VATupdate

Share this post on

ECJ C-241/23 (P. sp. z o.o.) – Judgment – Taxable amount for contribution in kind of immovable property is issue value of shares

On May 8, 2024, the ECJ released the decision in the case C-241/23 (P. sp. z o.o.).

Context: Reference for a preliminary ruling – Common system of value added tax (VAT) – Directive 2006/112/EC – Article 73 – Supply of goods and services – Contribution in kind of immovable property – Taxable amount – Consideration – Shares – Nominal value – Issue value


Article in the EU VAT Directive

Article 73 of the EU VAT Directive 2006/112/EC.

Article 73 (Taxable amount)
In respect of the supply of goods or services, other than as referred to in Articles 74 to 77, the taxable amount shall include everything which constitutes consideration obtained or to be obtained by the supplier, in return for the supply, from the customer or a third party, including subsidies directly linked to the price of the supply.


Facts

Summary

Legal case involving a company and its VAT liability. The company included amounts of tax on goods and services in its tax return, based on invoices received for non-cash contributions made in exchange for shares. The tax authorities disagreed with the company’s approach, arguing that the taxable amount should be based on the nominal value of the shares, not the higher issue value. The case went through various instances, with the court ultimately siding with the tax authorities. The company appealed, claiming that the interpretation of relevant VAT laws was incorrect.

- What you have to do
Continue the post on ECJ case C-241/23 from the point where it stops, right after the company's appeal.

- Given data
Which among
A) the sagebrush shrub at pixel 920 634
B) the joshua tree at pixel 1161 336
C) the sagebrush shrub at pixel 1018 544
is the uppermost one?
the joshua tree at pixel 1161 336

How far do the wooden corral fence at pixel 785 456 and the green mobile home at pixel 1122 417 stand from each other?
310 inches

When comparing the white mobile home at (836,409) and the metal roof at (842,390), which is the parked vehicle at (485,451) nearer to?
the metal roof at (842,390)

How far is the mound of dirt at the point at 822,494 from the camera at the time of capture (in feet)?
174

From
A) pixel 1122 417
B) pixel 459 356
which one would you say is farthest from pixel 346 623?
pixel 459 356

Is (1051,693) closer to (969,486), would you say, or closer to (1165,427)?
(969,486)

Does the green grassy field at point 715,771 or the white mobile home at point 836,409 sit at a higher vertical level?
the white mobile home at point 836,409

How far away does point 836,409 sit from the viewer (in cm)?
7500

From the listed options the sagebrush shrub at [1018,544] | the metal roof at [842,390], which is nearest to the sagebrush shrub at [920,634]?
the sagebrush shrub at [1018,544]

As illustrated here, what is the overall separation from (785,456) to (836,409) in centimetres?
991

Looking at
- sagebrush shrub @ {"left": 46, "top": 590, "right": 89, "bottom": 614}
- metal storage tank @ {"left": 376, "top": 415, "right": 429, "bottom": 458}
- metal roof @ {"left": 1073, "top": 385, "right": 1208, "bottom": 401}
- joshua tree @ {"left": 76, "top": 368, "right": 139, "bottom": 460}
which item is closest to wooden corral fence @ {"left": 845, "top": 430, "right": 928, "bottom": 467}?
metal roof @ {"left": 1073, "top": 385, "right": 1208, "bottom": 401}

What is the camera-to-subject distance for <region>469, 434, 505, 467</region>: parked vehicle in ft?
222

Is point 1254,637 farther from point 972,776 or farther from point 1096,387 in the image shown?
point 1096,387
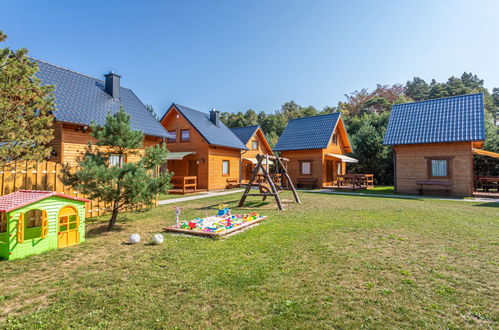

- Task result
Detail

  • 1. P. […] (‘the company’ or ‘the applicant’) included in its return for the fourth quarter of 2014 and the first quarter of 2015 amounts of tax on goods and  services and net amounts shown in invoices issued to it by: W. […] (W. […]) No […] of 6 October 2014, No […] of 28 November 2014 and No […] of 31  December 2014 and B. […], subsequently converted into B. […] (B.) No […] of 7 October 2014 and No […] of 28 November 2014, documenting the payment of  non-cash contributions to the applicant in return for shares issued in connection with the increase in the share capital of the latter. In the agreements on the  transfer of immovable property as a non-cash contribution (‘agreements on an in-kind contribution’), the parties had stipulated that the consideration would  be the issue price of the shares. As a result, the company adopted the issue value of the shares (that is to say, the value of the non-cash contributions) as the  amount of consideration, and not the nominal value thereof (which was many times less).
  • By decision of 28 March 2017, the Head of the First Tax Office of W. […] (the body deciding at first instance) fixed the amount of the VAT liability of the party concerned for the fourth quarter of 2014 at PLN 54 291 674, and the amount of the excess of the input tax over that due, to be carried over to the following accounting period, at PLN 0.00, and fixed the amount of the VAT liability for the first quarter of 2015 at PLN 34 352 011. In the view of that body, the taxable amount had to be the nominal value of the shares in the case of the transactions described, and not the issue value, which was many times greater.
  • After considering the appeal, the Director of the Tax Administration Chamber in W. (the appeal body), upheld, by decision of 30 June 2017, the decision of the body deciding at first instance.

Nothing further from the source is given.